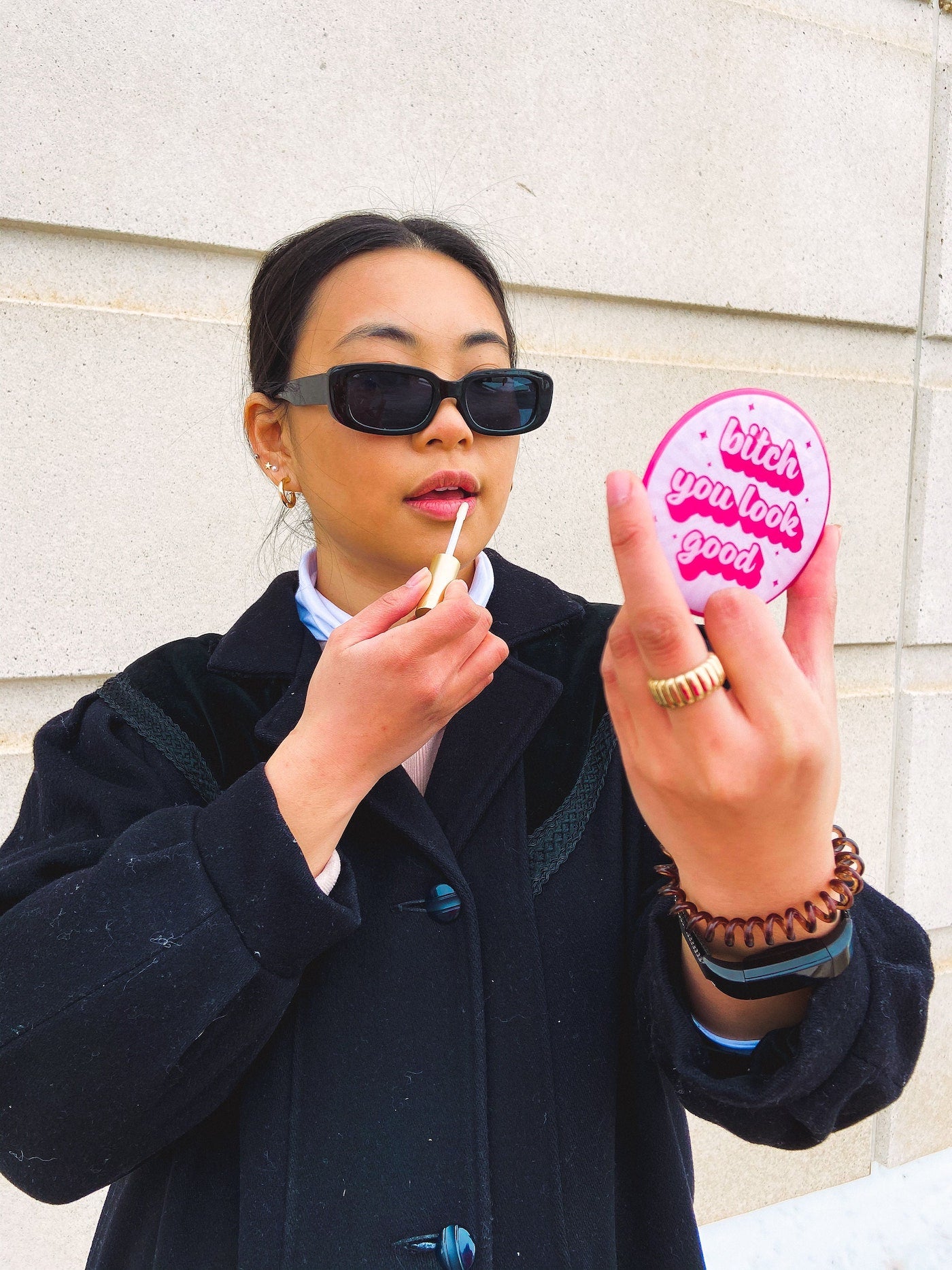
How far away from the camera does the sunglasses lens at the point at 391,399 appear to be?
1362 millimetres

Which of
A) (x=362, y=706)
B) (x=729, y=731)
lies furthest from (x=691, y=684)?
(x=362, y=706)

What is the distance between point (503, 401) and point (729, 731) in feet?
2.42

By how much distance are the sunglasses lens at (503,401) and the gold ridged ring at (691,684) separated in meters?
0.67

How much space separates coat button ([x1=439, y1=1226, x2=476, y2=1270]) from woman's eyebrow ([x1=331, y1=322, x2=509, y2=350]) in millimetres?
1143

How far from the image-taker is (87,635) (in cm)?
247

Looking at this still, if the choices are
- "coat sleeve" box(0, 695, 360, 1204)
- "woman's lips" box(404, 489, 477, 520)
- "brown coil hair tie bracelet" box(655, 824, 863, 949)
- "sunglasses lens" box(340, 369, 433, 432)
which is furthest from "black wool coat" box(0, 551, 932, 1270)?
"sunglasses lens" box(340, 369, 433, 432)

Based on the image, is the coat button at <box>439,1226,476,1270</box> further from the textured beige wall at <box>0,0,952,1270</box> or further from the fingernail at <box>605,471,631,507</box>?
the textured beige wall at <box>0,0,952,1270</box>

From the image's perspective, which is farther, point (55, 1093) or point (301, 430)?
point (301, 430)

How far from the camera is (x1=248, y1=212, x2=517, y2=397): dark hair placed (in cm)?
153

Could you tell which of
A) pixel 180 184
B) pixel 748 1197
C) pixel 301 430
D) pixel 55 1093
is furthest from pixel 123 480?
pixel 748 1197

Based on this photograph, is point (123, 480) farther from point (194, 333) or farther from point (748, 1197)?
point (748, 1197)

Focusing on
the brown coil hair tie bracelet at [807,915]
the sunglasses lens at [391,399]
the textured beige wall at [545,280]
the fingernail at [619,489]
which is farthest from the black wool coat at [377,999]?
the textured beige wall at [545,280]

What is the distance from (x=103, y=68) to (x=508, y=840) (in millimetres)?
2069

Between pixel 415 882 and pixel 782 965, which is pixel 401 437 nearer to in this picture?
pixel 415 882
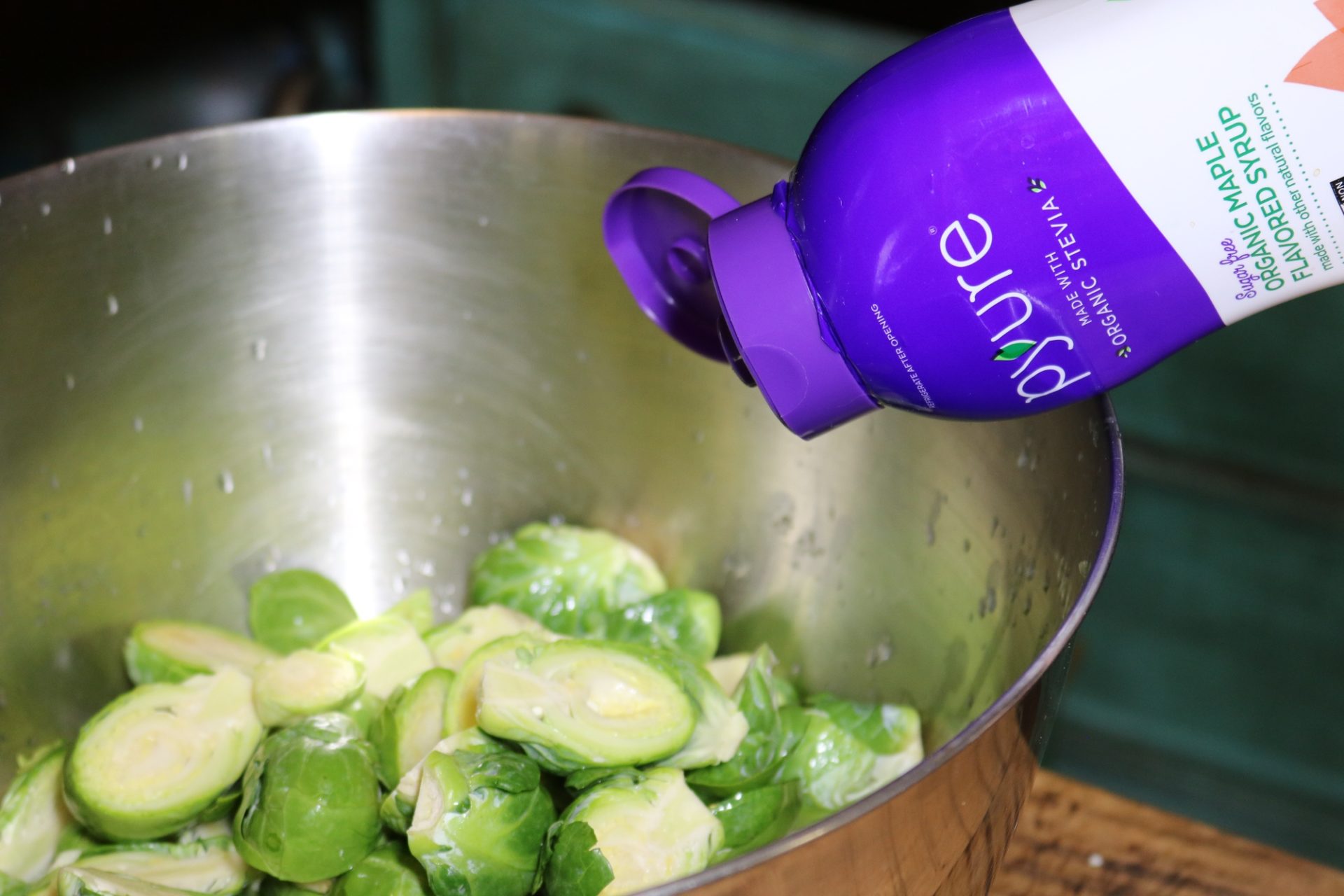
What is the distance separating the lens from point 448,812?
0.74m

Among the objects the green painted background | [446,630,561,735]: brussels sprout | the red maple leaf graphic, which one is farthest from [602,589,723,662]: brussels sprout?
the green painted background

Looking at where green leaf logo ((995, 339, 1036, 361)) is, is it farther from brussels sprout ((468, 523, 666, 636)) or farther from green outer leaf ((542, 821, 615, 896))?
brussels sprout ((468, 523, 666, 636))

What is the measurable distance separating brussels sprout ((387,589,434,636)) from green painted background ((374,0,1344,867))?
895 mm

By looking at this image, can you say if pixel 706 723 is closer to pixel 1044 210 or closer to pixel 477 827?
pixel 477 827

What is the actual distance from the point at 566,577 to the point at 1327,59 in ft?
2.23

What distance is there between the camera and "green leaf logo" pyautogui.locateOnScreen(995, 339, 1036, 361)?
64 cm

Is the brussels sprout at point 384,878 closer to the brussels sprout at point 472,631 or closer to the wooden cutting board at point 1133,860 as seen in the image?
the brussels sprout at point 472,631

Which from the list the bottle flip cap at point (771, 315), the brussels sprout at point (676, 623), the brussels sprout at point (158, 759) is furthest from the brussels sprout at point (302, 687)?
the bottle flip cap at point (771, 315)

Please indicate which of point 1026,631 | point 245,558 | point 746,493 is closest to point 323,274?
point 245,558

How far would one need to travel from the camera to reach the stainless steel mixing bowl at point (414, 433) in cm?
88

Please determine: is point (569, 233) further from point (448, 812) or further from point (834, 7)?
point (834, 7)

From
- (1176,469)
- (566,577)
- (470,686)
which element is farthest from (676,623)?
(1176,469)

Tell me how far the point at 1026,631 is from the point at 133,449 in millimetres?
673

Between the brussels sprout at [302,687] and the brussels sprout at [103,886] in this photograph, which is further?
the brussels sprout at [302,687]
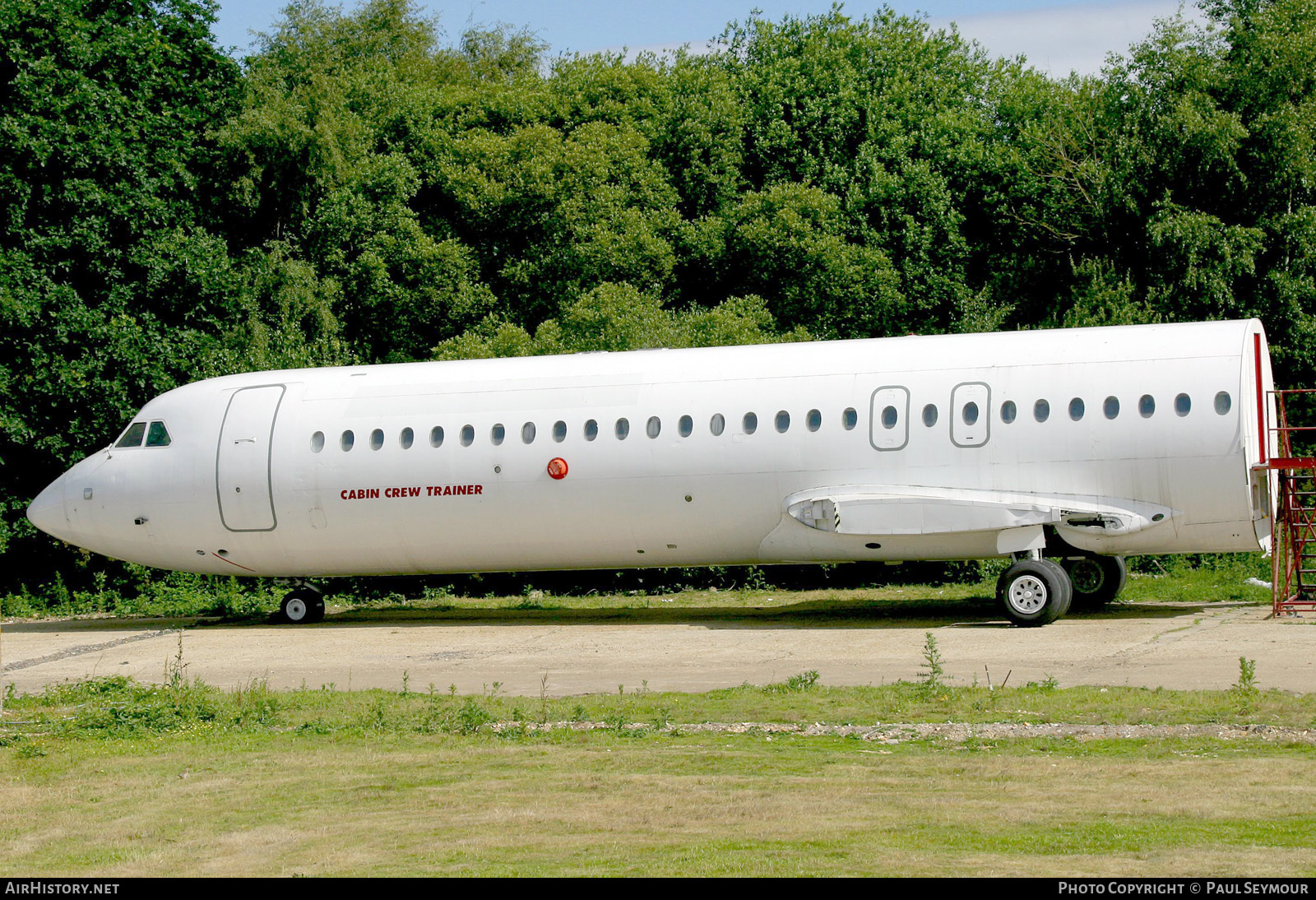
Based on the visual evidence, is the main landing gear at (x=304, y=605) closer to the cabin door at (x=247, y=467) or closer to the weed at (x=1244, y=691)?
the cabin door at (x=247, y=467)

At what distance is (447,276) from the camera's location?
125 feet

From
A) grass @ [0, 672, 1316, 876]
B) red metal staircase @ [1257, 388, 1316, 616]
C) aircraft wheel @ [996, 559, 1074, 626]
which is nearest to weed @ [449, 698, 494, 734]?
grass @ [0, 672, 1316, 876]

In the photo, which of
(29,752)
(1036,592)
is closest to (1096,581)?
(1036,592)

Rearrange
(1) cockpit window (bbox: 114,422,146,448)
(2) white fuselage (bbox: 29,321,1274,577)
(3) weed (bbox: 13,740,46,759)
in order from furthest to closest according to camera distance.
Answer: (1) cockpit window (bbox: 114,422,146,448) < (2) white fuselage (bbox: 29,321,1274,577) < (3) weed (bbox: 13,740,46,759)

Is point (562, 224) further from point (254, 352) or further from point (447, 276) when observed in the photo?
point (254, 352)

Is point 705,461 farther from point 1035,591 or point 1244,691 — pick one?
point 1244,691

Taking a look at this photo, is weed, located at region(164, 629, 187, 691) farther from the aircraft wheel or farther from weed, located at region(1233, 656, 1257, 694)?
the aircraft wheel

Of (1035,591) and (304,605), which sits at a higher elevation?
(304,605)

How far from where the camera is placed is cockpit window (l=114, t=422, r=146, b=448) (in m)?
24.3

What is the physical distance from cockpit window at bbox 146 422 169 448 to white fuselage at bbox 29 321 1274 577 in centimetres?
14

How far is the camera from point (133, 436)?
24391 millimetres

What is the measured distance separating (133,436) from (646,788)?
1688cm

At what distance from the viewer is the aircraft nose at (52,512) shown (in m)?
24.5
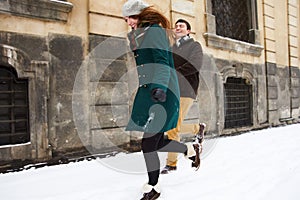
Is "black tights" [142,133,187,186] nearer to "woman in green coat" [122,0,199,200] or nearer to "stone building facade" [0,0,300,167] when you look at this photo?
"woman in green coat" [122,0,199,200]

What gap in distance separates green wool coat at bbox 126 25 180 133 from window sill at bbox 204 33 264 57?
3.47 m

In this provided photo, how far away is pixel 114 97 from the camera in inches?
143

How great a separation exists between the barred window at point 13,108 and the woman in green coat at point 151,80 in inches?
71.2

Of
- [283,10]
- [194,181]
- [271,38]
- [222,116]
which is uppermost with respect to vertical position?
[283,10]

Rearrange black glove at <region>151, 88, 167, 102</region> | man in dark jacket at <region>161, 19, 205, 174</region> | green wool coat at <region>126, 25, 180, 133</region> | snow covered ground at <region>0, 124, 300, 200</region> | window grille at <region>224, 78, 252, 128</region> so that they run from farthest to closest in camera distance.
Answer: window grille at <region>224, 78, 252, 128</region> < man in dark jacket at <region>161, 19, 205, 174</region> < snow covered ground at <region>0, 124, 300, 200</region> < green wool coat at <region>126, 25, 180, 133</region> < black glove at <region>151, 88, 167, 102</region>

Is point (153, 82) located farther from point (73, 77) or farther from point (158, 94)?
point (73, 77)

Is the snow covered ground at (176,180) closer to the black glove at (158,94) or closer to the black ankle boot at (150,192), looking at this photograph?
the black ankle boot at (150,192)

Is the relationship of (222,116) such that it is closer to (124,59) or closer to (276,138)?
(276,138)

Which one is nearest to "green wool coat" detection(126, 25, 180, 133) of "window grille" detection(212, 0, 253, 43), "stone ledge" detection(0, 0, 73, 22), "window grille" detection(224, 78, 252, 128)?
"stone ledge" detection(0, 0, 73, 22)

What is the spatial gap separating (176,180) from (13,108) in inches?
87.9

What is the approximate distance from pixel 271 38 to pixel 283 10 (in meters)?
1.41

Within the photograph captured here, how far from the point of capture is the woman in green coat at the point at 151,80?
190 centimetres

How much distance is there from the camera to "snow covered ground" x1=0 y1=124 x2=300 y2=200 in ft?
6.73

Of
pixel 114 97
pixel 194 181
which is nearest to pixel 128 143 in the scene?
pixel 114 97
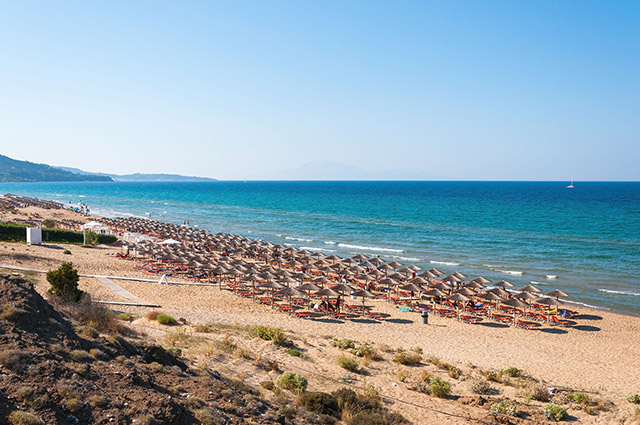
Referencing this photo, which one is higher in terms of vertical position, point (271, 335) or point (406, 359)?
point (271, 335)

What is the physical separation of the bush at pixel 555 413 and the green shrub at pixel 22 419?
436 inches

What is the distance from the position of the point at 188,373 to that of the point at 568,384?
467 inches

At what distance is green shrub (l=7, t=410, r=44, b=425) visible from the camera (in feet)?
18.7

━━━━━━

Task details: Quote precisely the lines of the data from the line containing "Is the relationship" through its final line, both included, excluding pictures.

Output of the exercise:
Is the relationship of (222,116) such that it is closer to (124,59) or closer to (276,138)?
(276,138)

Which one is nearest to "green wool coat" detection(126, 25, 180, 133) of "window grille" detection(212, 0, 253, 43), "stone ledge" detection(0, 0, 73, 22), "window grille" detection(224, 78, 252, 128)?
"stone ledge" detection(0, 0, 73, 22)

What is the spatial gap separating (176,180) from (13,108) in inches?
87.9

What is the approximate distance from pixel 271 38 to pixel 283 10 (in meters)?
1.41

Within the photograph captured here, how far from the point of capture is the woman in green coat at the point at 151,80?
190 centimetres

How much distance is there from the camera to "snow covered ground" x1=0 y1=124 x2=300 y2=200 in ft?
6.73

Of
pixel 114 97
pixel 194 181
which is nearest to pixel 128 143 in the scene?
pixel 114 97
Referencing this photo, which one is higher in terms of vertical position, point (271, 335) or point (406, 359)?
point (271, 335)

What is the physical separation of the bush at pixel 555 413 and the green shrub at pixel 22 419?
436 inches

What is the distance from the position of the point at 188,373 to that of the point at 568,384?
467 inches

At what distance is green shrub (l=7, t=410, r=44, b=425) visible from the camera (in feet)?
18.7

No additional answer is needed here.